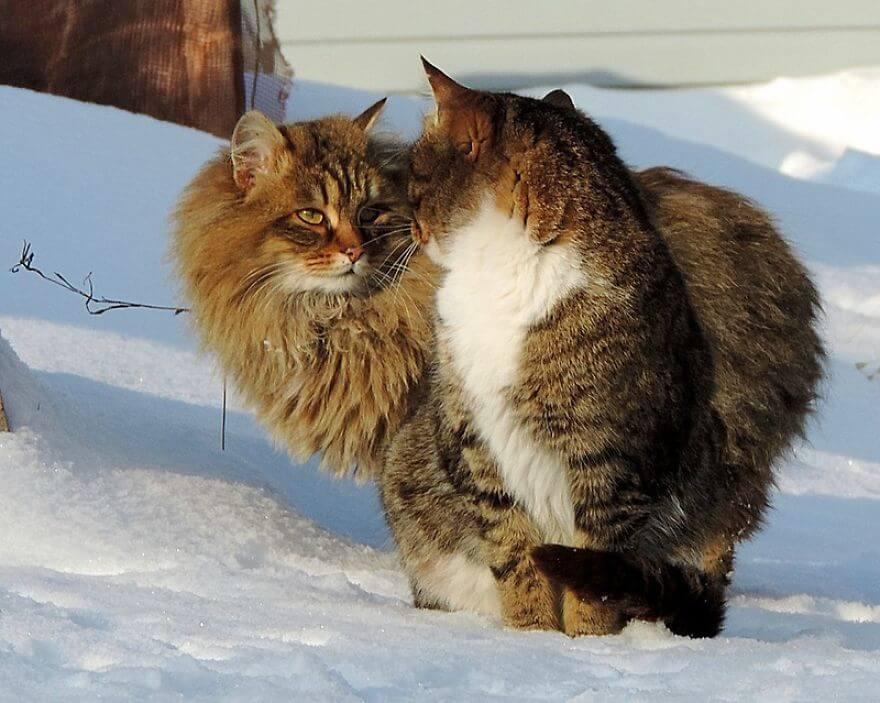 Siberian Farm Cats alla lebedeva 15 (1)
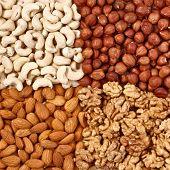 Nuts (hazelnuts, almonds, cashews, walnuts and filberts)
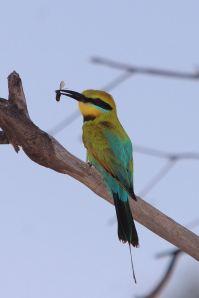 2014-01-13 Image 2 - K2W Landholder Grants 2014 - Rainbow Bee-eater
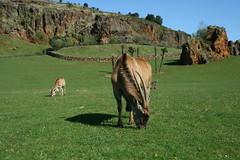 Cabarceno 2013 (Alberto Cabello Mayero) Tags: animales cantabria cabarceno parquenatural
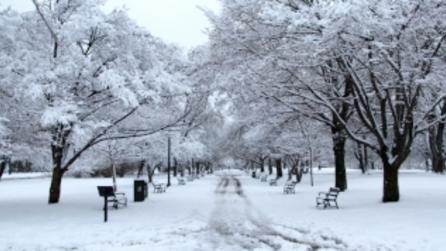 Washington Park - Photo Courtesy of Albany County Convention & Visitors Bureau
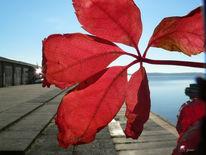 See, Steg, Blätter, Stimmung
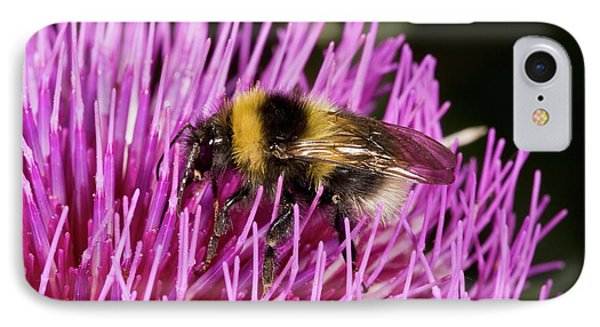 Bumblebee Feeding On Thistle Flower IPhone Case by Bob Gibbons
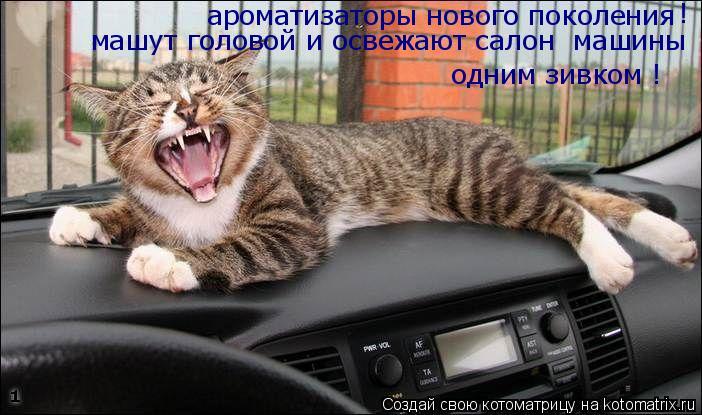 Котоматрица: ароматизаторы нового поколения машут головой и освежают салон  машины одним зивком ! !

========================

#### YOUR ASSIGNMENT
Return every line above word for word, minus images.

#### FINAL ANSWER
 Siberian Farm Cats alla lebedeva 15 (1)
 Nuts (hazelnuts, almonds, cashews, walnuts and filberts)
 2014-01-13 Image 2 - K2W Landholder Grants 2014 - Rainbow Bee-eater
 Cabarceno 2013 (Alberto Cabello Mayero) Tags: animales cantabria cabarceno parquenatural
 Washington Park - Photo Courtesy of Albany County Convention & Visitors Bureau
 See, Steg, Blätter, Stimmung
 Bumblebee Feeding On Thistle Flower IPhone Case by Bob Gibbons
 Котоматрица: ароматизаторы нового поколения машут головой и освежают салон  машины одним зивком ! !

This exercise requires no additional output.